Adeyemo Oluwatimileyin .E.
📊 Aspiring Data Analyst | Power BI • EXCEL• SQL
An Interest in IT and Research has led me to the field of Data Analytics
email:[email protected]
contact:+234 9028003195


Technical Skills

+ EXCEL
+ POWER BI
+ SQL


About Me

I'm Adeyemo Oluwatimileyin, an aspiring data analyst actively developing skills in Power BI, SQL, and Excel. I have a strong interest in using data to uncover insights, improve business performance, and support evidence-based decision-making.Currently focused on building real-world projects, I’m seeking internship opportunities where I can apply my knowledge, learn from experienced professionals, and contribute to meaningful data-driven work. I’m a fast learner, detail-oriented, and passionate about growing in the analytics field through hands-on experience.


COMPLETED DATA ANALYSIS PROJECTS

Tools Used: Power BI, Excel, Power Query

  • OBJECTIVE: To analyze and visualize crime patterns across Indiana in 2023 using quarterly data, with the goal of uncovering trends by age group, sex, race, county, and offense type.

  • APPROACH: I consolidated four quarterly Excel files, cleaned and transformed the data in Power BI, and built an interactive dashboard to visualize crime trends across counties, demographics, and offense types.

  • IMPACT: The dashboard enabled law enforcement agencies to quickly identify crime hotspots, monitor demographic trends, and allocate resources more effectively for crime prevention and intervention.

INSIGHTS

  • Marion County recorded the highest number of offenses in 2023, with white individuals representing the majority.

  • Assault was the most common offense, followed by theft and drug-related crimes.

  • Adults, particularly males, accounted for the majority of reported offenses.

  • Drug offenses topped the list of charges, totaling over 30,000 cases.

  • Crime peaked around mid-year and declined significantly toward December


Tools Used: Power BI, Excel, Power Query

  • OBJECTIVE: To analyze sales performance and predict customer response to a proposed Gold Membership campaign.

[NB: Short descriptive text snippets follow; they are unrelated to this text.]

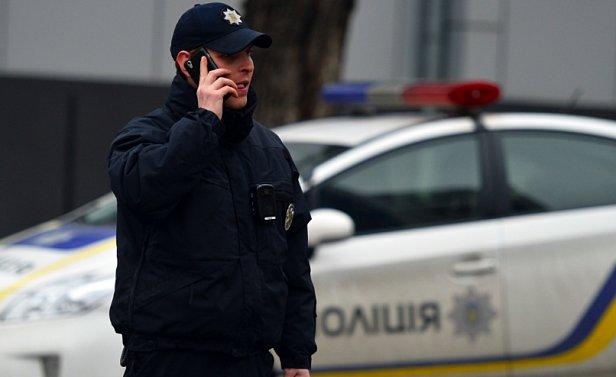 В Киеве возле метро патрульные проверяют военные билеты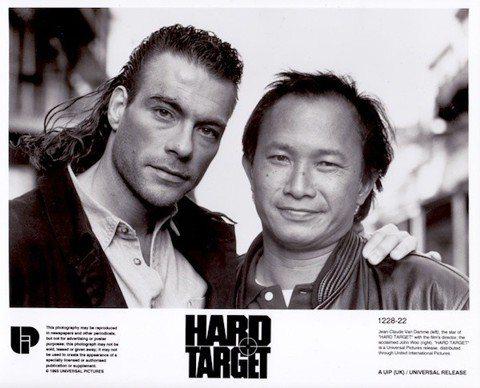香港名導吳宇森進軍好萊塢第一部電影「終極標靶」,上映滿25周年,此片在美雖然沒有超級大賣,卻讓片商小賺一筆,讓他有機會再拍攝「斷箭」、「變臉」等片,開始在好萊塢走紅。然而與外國影人合作和在香港拍片大...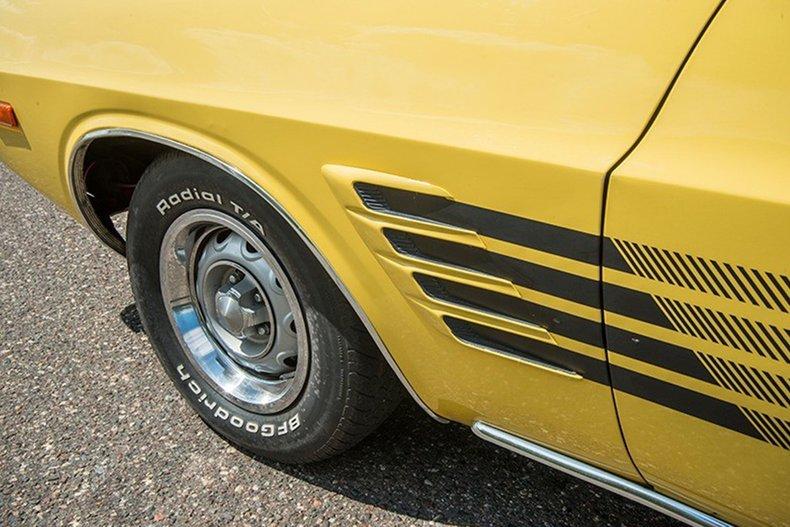 1974 Dodge Challenger 13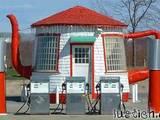 Teekannen-Tankstelle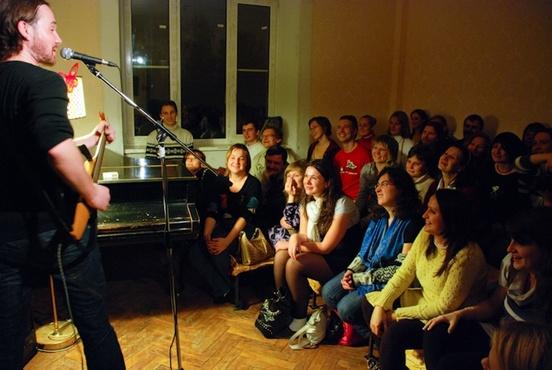 Тюменцев приглашают исполнить любимые песни на квартирнике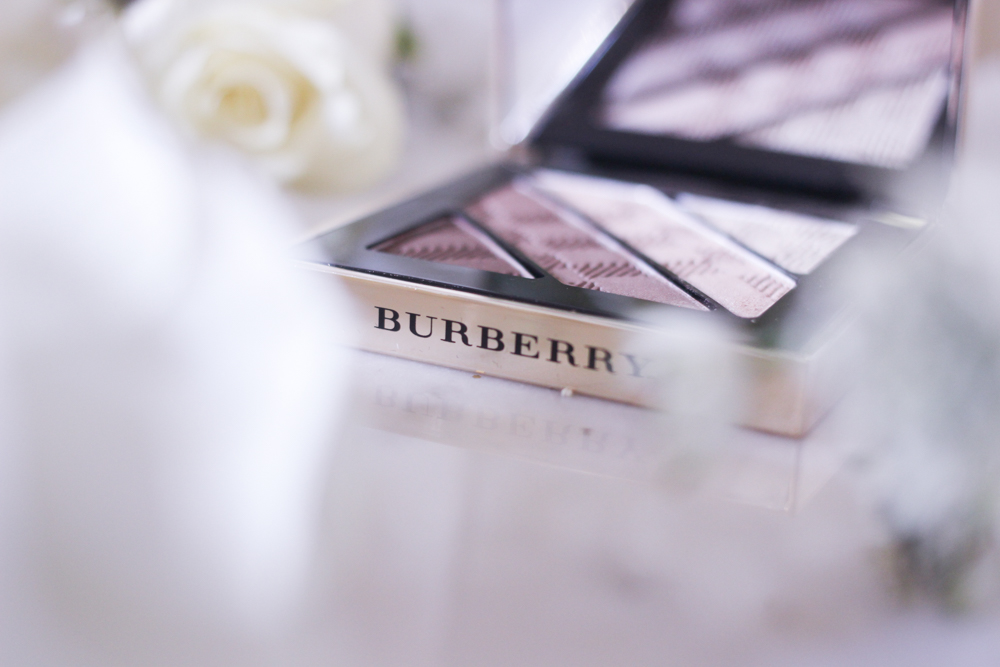 fashion-mumblr-beauty-burberry-christmas-2016-collection-review-20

  • APPROACH: Processed transactional data to segment customers based on purchase behavior, frequency, and category interest.

  • IMPACT: Supported data-driven marketing strategies and improved targeting for loyalty programs.

INSIGHTS

  • 443K Gold Memberships sold, driven by a focused campaign across 2,000 customers with an average income of 53K.

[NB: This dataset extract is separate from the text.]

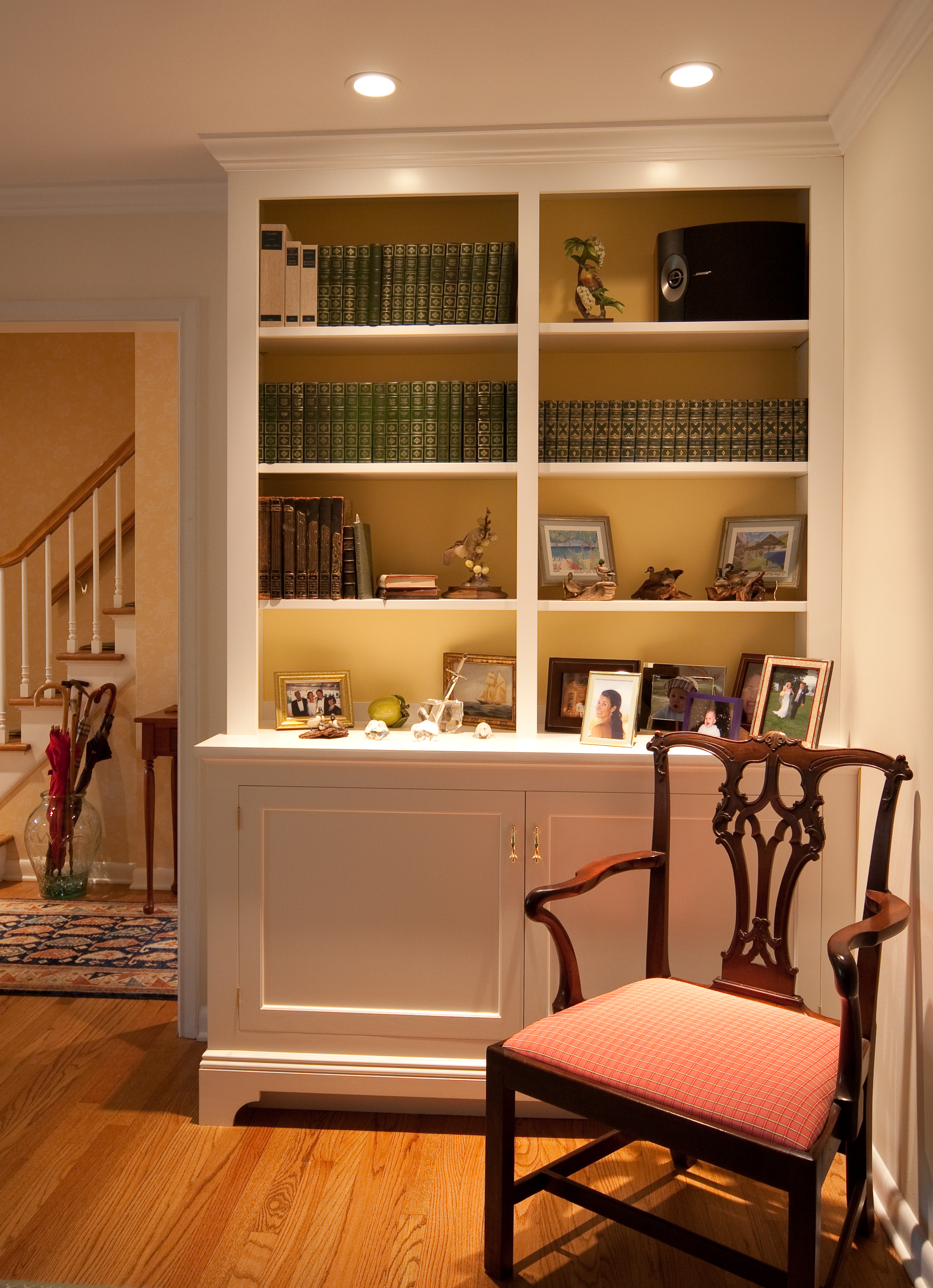 Classic built in book shelves have contrasting painted backs.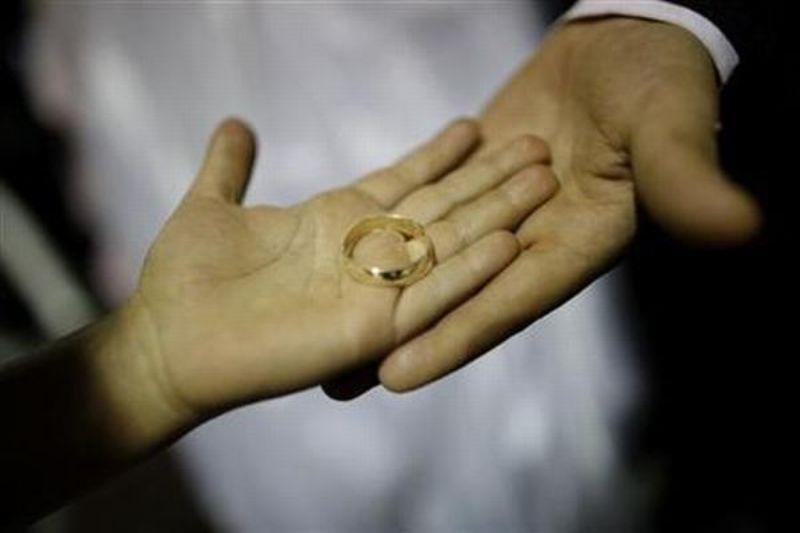 https: img-z.okeinfo.net content 2019 07 09 18 2076563 permohonan-cerai-pasangan-india-akhirnya-dikabulkan-24-tahun-setelah-pengajuan-gugatan-xdoq41rd8v.jpg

  • Higher acceptance rates were observed within 0–20 days, showing early follow-ups significantly boost conversions.

  • Only a small portion of total calls led to successful conversions, highlighting a need for improved customer engagement strategies.

  • Customers with $240K–$480K income range showed the highest acceptance, indicating a strong target segment for future offers.

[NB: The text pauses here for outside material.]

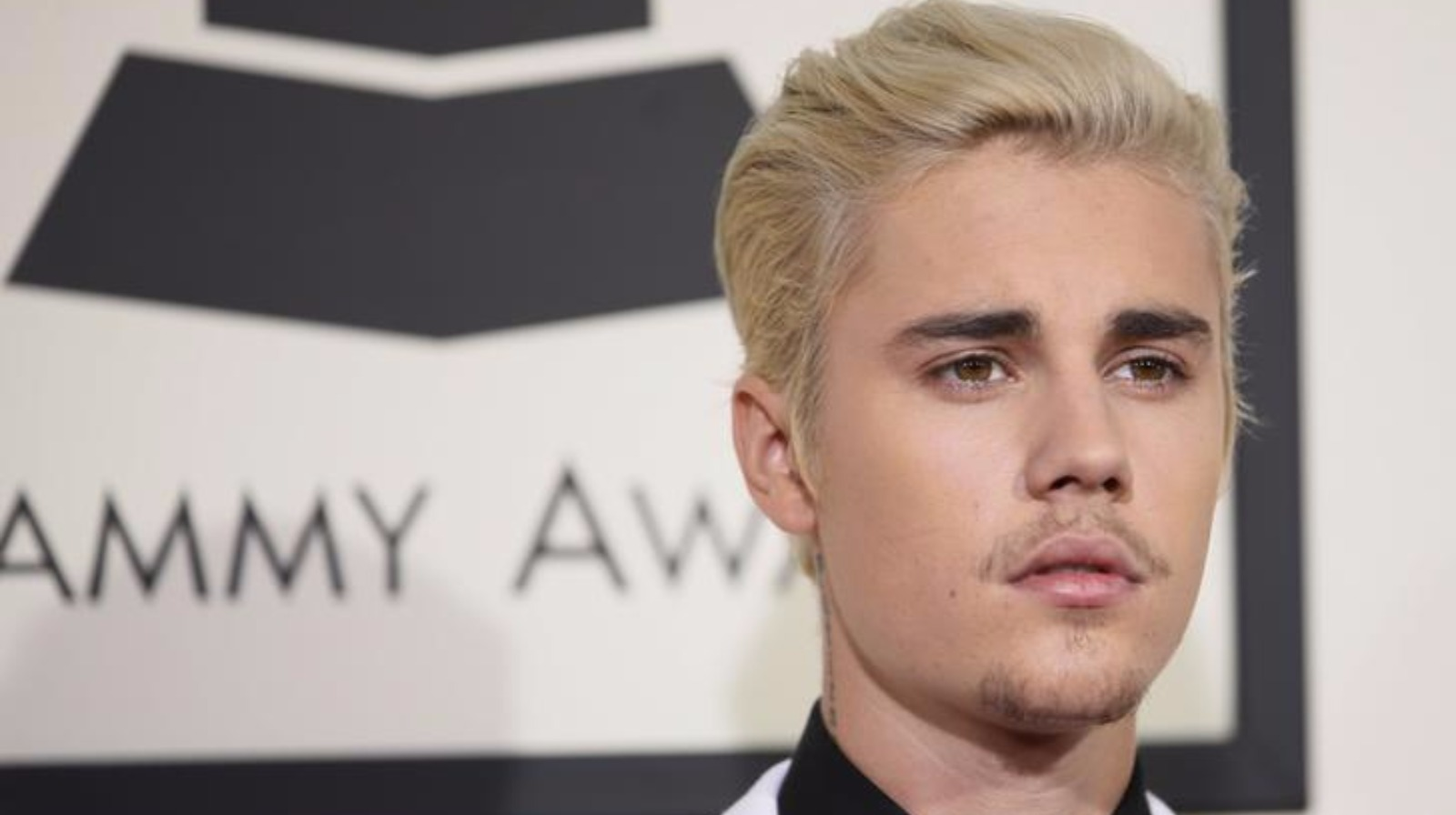 Unhappy justin bieber stops draining fan meet and greets itv news m4hsunfo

Tools Used: Power BI, Excel, Power Query

  • OBJECTIVE: To evaluate hospital operations, patient flow, and department-level performance.

  • APPROACH: Analyzed hospital data including patient visits, treatment outcomes, and satisfaction ratings. Built a dashboard to monitor KPIs such as patient wait time, discharge rate, and departmental efficiency.

  • IMPACT: Enabled actionable insights for improving healthcare delivery, resource planning, and patient experience.

INSIGHTS

  • Average billing amount stands at 25.54K, indicating high treatment costs per patient.

  • Lipitor is the most prescribed medication, pointing to widespread cholesterol-related cases.

  • Blood type A- is most common, guiding blood bank stocking and emergency readiness.

  • LLC Smith and Ltd Smith lead in admissions, showing where patient load is highest.


TOOLS USED: Power BI, Excel, Power Query

  • OBJECTIVES: To visualize personal listening habits and uncover trends in music consumption.

  • APPROACH: Cleaned and transformed Spotify streaming history data to build an interactive dashboard highlighting key metrics such as top artists, genres, track frequency, and listening times.

  • IMPACT: Provided a clear view of music preferences, useful for playlist curation, mood mapping, and user behavior analysis.

INSIGHTS

  • Discovered peak listening hours across weekdays and weekends.

  • Identified top 10 most streamed artists and genres.

  • Tracked listening consistency over time to understand mood-based listening patterns.


Learning and Certificates

Microsoft Certified: Power BI Data Analyst Associate (PL-300)
Gained hands-on expertise in modeling, visualizing, and analyzing data with Power BI to deliver actionable insights.